- **EXERCISE**:
Transcribe exactly the stretch of lines beginning at the one containing "A 300×225 pixel" and closing with the last line of the entries below. Omit images.

━━ EXERCISE DATA ━━

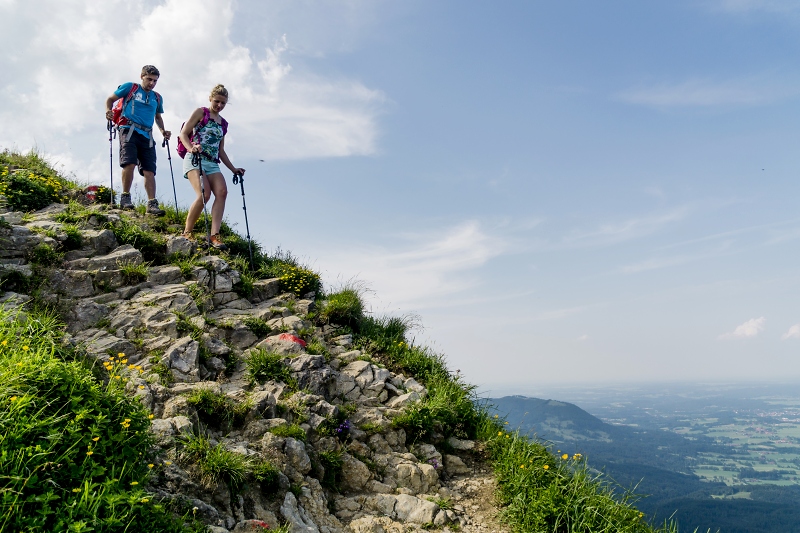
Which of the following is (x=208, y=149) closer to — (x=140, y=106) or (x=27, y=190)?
(x=140, y=106)

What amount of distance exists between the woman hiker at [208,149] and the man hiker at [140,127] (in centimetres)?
213

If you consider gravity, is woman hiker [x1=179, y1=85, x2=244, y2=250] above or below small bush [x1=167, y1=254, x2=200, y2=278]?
above

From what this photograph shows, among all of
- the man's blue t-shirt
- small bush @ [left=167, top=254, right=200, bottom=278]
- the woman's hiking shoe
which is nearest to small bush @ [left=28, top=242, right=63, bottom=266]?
small bush @ [left=167, top=254, right=200, bottom=278]

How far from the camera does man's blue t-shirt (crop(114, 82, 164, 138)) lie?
455 inches

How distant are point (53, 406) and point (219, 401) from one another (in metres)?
2.22

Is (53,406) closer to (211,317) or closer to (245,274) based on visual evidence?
(211,317)

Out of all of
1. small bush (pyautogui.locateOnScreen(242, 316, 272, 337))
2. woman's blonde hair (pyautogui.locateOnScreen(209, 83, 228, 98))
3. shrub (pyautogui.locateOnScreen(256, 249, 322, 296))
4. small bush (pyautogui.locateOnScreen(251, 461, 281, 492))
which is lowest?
small bush (pyautogui.locateOnScreen(251, 461, 281, 492))

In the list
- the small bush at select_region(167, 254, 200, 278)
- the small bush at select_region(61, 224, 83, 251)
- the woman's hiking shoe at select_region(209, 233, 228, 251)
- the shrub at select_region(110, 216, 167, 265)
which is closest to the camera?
the small bush at select_region(61, 224, 83, 251)

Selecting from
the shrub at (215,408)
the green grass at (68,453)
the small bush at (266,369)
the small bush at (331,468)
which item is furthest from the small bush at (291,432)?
the green grass at (68,453)

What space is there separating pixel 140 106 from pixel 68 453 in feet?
33.9

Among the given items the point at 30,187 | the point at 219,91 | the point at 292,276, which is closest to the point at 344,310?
the point at 292,276

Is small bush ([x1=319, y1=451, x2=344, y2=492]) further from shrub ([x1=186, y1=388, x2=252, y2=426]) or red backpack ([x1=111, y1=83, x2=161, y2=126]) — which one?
red backpack ([x1=111, y1=83, x2=161, y2=126])

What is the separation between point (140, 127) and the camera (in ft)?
38.7

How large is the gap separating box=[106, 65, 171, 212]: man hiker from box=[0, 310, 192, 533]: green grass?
814 centimetres
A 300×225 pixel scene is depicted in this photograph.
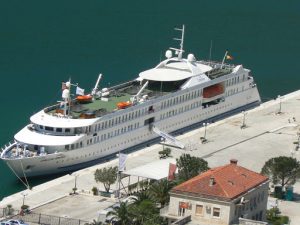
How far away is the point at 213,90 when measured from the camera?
11844 cm

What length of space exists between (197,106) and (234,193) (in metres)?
43.8

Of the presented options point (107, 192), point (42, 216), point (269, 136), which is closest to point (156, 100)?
point (269, 136)

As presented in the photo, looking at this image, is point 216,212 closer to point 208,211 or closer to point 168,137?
point 208,211

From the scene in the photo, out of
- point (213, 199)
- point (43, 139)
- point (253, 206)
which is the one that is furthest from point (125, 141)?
point (213, 199)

━━━

- **FINISHED TASK**:
A 300×225 pixel scene is depicted in this photograph.
How far away is the point at 213,90 when measured from the camera?
11844 cm

What length of space exists between (197,106) and (234,193) (in metres)?
43.8

Of the presented options point (107, 192), point (42, 216), point (269, 136), which is closest to point (156, 100)?
point (269, 136)

As presented in the photo, looking at this image, is point 216,212 closer to point 208,211 or closer to point 168,137?
point 208,211

From the scene in the photo, out of
- point (213, 199)
- point (43, 139)
- point (253, 206)
which is the one that is furthest from point (125, 141)?
point (213, 199)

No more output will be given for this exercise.